Bapenda Bekasi Gandeng Akademisi, Media dan Pelaku Usaha Awasi Pendapatan Daerah
DAILYBEKASI.COM, CIKARANG PUSAT – Pemerintah Kabupaten Bekasi mendorong kolaborasi pentahelix dalam pengawasan dan pengendalian pendapatan daerah dengan melibatkan unsur pemerintah, akademisi, pelaku usaha, media, dan masyarakat.
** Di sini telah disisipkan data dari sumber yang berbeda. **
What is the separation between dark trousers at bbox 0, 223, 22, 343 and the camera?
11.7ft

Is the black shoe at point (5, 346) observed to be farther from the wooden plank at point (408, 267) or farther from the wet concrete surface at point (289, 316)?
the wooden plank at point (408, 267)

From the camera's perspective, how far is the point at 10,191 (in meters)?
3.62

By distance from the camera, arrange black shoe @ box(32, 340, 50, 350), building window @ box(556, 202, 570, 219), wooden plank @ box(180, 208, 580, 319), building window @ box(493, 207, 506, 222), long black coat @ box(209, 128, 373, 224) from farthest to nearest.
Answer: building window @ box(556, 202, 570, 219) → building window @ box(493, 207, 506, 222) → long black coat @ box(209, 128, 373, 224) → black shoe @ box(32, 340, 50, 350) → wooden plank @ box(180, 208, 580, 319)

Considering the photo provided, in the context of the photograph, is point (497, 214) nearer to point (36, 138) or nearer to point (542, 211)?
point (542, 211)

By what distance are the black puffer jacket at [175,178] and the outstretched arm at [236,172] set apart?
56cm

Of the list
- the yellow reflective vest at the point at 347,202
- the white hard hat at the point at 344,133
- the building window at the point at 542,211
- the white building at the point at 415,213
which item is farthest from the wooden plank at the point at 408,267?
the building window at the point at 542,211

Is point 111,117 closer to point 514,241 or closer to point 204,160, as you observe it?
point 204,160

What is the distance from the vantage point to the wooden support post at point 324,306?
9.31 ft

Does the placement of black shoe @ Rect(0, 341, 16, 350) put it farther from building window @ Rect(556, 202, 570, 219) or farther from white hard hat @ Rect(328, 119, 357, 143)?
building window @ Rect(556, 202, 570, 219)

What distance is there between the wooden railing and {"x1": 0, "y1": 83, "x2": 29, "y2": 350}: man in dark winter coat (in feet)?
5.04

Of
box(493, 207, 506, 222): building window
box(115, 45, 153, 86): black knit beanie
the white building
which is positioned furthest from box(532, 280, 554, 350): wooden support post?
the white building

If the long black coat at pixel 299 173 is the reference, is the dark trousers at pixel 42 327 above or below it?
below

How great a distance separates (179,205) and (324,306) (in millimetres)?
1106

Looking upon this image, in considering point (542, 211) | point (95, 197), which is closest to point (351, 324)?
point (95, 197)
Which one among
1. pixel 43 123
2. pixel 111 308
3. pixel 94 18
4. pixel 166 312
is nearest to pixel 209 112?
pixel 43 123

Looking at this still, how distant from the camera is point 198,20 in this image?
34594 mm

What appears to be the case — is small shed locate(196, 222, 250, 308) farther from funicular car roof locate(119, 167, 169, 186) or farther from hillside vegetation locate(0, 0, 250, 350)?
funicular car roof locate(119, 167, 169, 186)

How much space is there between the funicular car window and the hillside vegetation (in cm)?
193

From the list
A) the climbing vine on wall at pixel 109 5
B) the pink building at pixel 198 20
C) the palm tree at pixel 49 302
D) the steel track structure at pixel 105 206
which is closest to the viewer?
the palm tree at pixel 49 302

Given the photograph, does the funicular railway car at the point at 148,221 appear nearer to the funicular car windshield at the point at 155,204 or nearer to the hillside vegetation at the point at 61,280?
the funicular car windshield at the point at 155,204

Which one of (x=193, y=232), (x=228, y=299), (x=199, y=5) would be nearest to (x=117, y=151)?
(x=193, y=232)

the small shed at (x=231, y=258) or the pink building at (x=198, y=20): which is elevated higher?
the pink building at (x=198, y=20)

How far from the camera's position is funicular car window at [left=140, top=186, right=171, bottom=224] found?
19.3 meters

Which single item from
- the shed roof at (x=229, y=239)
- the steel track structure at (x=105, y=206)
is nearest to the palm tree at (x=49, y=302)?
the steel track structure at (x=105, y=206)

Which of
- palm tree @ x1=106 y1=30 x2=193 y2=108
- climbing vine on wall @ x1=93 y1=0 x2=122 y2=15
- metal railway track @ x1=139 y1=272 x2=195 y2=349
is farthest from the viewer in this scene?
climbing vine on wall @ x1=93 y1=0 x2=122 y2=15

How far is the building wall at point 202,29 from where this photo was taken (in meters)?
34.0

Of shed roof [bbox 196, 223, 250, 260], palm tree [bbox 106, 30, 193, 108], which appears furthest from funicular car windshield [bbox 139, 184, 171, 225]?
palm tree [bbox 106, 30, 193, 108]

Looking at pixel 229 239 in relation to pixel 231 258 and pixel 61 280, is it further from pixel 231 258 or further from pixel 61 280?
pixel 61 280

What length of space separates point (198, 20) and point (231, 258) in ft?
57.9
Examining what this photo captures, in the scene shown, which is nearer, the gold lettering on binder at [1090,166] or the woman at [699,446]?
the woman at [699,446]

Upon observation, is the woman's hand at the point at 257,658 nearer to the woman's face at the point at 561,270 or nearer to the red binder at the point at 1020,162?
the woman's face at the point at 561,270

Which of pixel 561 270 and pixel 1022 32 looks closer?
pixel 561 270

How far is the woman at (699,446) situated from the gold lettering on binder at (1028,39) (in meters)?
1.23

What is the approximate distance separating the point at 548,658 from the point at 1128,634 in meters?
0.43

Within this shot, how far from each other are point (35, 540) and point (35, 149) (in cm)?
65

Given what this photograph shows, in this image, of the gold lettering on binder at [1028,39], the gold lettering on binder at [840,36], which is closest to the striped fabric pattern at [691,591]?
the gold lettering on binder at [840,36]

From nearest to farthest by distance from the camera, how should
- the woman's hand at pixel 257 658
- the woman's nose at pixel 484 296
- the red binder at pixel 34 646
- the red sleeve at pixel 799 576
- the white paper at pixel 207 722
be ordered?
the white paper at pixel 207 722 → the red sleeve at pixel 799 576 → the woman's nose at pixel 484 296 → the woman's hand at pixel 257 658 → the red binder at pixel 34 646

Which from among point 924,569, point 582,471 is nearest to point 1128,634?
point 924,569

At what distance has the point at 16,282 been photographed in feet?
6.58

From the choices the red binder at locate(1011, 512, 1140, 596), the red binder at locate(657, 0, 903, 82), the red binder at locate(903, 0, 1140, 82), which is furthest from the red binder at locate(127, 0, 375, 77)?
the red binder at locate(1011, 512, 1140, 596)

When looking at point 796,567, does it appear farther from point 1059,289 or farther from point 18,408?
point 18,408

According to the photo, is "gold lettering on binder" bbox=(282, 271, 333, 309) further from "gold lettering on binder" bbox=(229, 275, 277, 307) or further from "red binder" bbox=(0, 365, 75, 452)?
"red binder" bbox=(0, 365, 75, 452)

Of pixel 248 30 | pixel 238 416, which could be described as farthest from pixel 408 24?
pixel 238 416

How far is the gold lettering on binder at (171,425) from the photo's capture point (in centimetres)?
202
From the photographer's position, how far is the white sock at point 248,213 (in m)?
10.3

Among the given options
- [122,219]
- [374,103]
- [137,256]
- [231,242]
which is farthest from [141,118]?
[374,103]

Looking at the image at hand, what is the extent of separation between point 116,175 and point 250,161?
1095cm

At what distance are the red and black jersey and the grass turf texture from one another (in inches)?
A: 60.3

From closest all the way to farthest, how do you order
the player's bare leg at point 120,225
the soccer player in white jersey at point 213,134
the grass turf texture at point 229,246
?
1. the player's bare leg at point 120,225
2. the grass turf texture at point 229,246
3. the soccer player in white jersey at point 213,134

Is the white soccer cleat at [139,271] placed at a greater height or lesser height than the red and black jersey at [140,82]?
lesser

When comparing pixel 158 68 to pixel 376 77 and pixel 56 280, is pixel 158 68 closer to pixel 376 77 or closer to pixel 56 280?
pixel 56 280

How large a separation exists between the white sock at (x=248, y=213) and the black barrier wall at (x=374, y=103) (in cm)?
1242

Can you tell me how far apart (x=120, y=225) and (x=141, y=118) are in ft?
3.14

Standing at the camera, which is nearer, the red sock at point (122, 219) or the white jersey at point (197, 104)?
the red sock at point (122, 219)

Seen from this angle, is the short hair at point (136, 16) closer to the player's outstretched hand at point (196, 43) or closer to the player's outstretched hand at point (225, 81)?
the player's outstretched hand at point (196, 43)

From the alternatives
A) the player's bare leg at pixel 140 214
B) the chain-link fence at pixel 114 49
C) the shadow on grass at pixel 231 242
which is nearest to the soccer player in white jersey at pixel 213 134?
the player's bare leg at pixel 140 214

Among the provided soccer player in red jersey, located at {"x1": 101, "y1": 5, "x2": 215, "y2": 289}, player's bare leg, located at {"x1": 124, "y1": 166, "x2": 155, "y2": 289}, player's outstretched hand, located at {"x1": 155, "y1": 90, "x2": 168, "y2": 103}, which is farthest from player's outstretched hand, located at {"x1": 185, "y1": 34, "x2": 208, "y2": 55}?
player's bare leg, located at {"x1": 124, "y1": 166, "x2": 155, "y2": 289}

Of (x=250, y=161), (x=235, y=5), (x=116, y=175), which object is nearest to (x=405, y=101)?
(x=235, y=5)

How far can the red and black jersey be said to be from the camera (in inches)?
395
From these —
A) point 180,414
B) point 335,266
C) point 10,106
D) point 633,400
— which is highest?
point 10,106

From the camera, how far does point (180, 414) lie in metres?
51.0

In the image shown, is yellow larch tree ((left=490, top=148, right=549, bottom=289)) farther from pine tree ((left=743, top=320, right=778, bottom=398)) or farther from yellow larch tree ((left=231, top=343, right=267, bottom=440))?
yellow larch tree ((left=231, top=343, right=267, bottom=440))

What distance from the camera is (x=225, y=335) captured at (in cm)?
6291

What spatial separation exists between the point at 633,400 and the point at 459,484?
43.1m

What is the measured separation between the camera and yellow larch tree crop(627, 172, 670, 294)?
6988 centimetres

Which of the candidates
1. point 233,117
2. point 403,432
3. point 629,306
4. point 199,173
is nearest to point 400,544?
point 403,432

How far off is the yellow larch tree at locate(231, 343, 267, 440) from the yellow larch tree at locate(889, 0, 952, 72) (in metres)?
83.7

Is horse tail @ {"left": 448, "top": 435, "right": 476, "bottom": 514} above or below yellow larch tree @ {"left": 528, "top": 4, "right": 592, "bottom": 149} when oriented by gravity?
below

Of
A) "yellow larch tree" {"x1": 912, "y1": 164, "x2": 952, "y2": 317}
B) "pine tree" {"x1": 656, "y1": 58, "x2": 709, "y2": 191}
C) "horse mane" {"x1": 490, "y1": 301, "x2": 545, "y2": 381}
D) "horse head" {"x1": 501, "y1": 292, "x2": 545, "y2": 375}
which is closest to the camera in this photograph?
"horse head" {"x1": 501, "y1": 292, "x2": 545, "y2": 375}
Langkah tersebut dilakukan untuk mewujudkan tata kelola pendapatan daerah yang lebih efektif, transparan, dan berkelanjutan.
Kepala Bidang Pengendalian dan Evaluasi Pendapatan Daerah Badan Pendapatan Daerah (Bapenda) Kabupaten Bekasi, Puji Nugraha, mengatakan optimalisasi pendapatan daerah tidak dapat dilakukan oleh satu instansi saja, melainkan membutuhkan sinergi seluruh pemangku kepentingan.
“Optimalisasi pendapatan daerah bukan hanya menjadi tugas Bapenda, tetapi membutuhkan sinergi seluruh stakeholder agar potensi yang ada dapat tergali secara optimal,” ujarnya saat ditemui di Kantor Bapenda Kabupaten Bekasi, Kamis (4/6/2026).
Menurut Puji, penguatan kolaborasi tersebut menjadi langkah strategis untuk meningkatkan efektivitas pengawasan dan pengendalian pelaksanaan pajak daerah maupun retribusi daerah di Kabupaten Bekasi.
Pemerintah Kabupaten Bekasi juga telah menerbitkan Keputusan Bupati Bekasi Nomor 100.3.3.2/Kep.381-Bapenda/2026 tentang Tim Pengawasan dan Pengendalian dalam Rangka Pelaksanaan Pajak Daerah dan Retribusi Daerah yang ditetapkan pada 11 Mei 2026.
“Dalam tim ini terdapat beberapa kelompok kerja yang dibentuk sesuai objek pengawasan dan potensi pendapatan daerah yang menjadi fokus pengendalian,” jelasnya.
Ia menuturkan, tim tersebut melibatkan berbagai unsur mulai dari pemerintah daerah, Forkopimda, akademisi, pelaku usaha, media hingga masyarakat dengan peran yang berbeda sesuai tugas dan kewenangan masing-masing.
Puji menjelaskan, akademisi berperan memberikan kajian dan rekomendasi berbasis data, masyarakat melakukan pengawasan sosial, media mendukung edukasi publik, pelaku usaha menjadi subjek pajak sekaligus mitra pemerintah dalam meningkatkan kepatuhan, sedangkan pemerintah menjalankan fungsi pengawasan dan pengendalian sesuai kewenangannya.
Menurutnya, keterlibatan pelaku usaha menjadi faktor penting dalam kolaborasi pentahelix karena selain sebagai wajib pajak, mereka juga berkontribusi dalam menciptakan budaya kepatuhan perpajakan yang berkelanjutan.
Selain itu, sinergi seluruh unsur yang terlibat diharapkan mampu memperkuat transparansi serta meningkatkan kesadaran masyarakat mengenai pentingnya pajak dan retribusi daerah sebagai sumber pembiayaan pembangunan.
“Kolaborasi ini penting agar pengawasan berjalan lebih optimal dan potensi pendapatan daerah dapat dimanfaatkan untuk mendukung pembangunan Kabupaten Bekasi,” katanya.
Puji menambahkan, keberhasilan optimalisasi pendapatan daerah pada akhirnya akan memberikan manfaat langsung kepada masyarakat melalui pembangunan infrastruktur, peningkatan pelayanan publik, sektor pendidikan, kesehatan, serta berbagai program pembangunan lainnya.
“Pendapatan daerah yang optimal pada akhirnya akan kembali kepada masyarakat melalui pembangunan infrastruktur, pelayanan publik, pendidikan, kesehatan, dan berbagai program pembangunan lainnya. Karena itu, dukungan seluruh pihak menjadi kunci keberhasilan upaya ini,” tandasnya.